Multi-tenancy and data isolation

The model

RyTask is multi-tenant from the first table. Every tenant-scoped table carries an organizationId column, NOT NULL, with composite indexes that lead on organizationId — so tenant-filtered queries are also the fast path, not a tax. The schema in packages/db/src/tables.ts is the single source of truth, and the pattern holds for every table in it: workspaces, users, memberships, work items, time logs, all of them.

How a request gets its tenant

When a request arrives, the organization is resolved from the verified credential — never from a request body, query parameter, or header a caller could forge. The tenant context is established in Node's AsyncLocalStorage for the lifetime of the request, and TenantGuard then verifies two things before any handler runs: the caller is an active member of that organization, and the ambient context matches the principal. From that point on, every piece of code in the request can ask "which org am I serving?" without the answer being passed around by hand — and without anyone being able to pass the wrong one.
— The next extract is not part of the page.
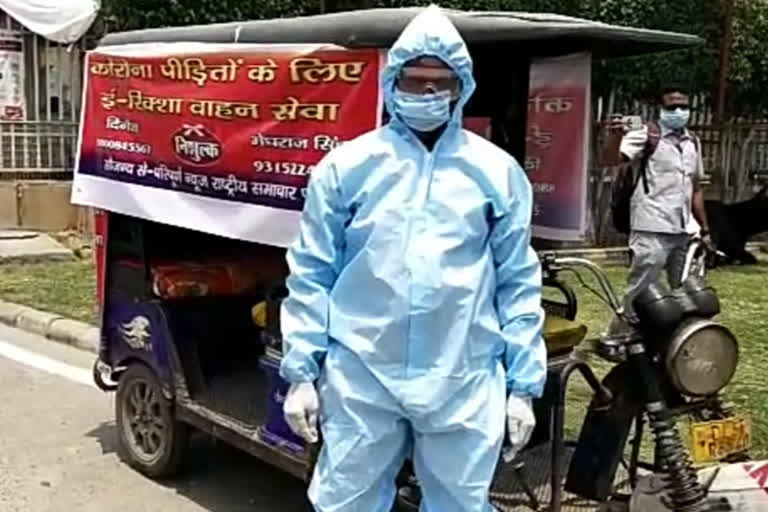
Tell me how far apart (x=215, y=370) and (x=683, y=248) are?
12.1 ft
Repositories that cannot forget the filter

All database access goes through repositories, and every tenant-scoped repository extends TenantScopedRepository. The base class owns the mandatory predicate: its scoped() helper combines organization_id = :orgId (read from the tenant context) with whatever other conditions a query needs, so the tenant filter is applied structurally rather than remembered per query. A repository author cannot accidentally write an unscoped query through the helper, because the helper will not produce one.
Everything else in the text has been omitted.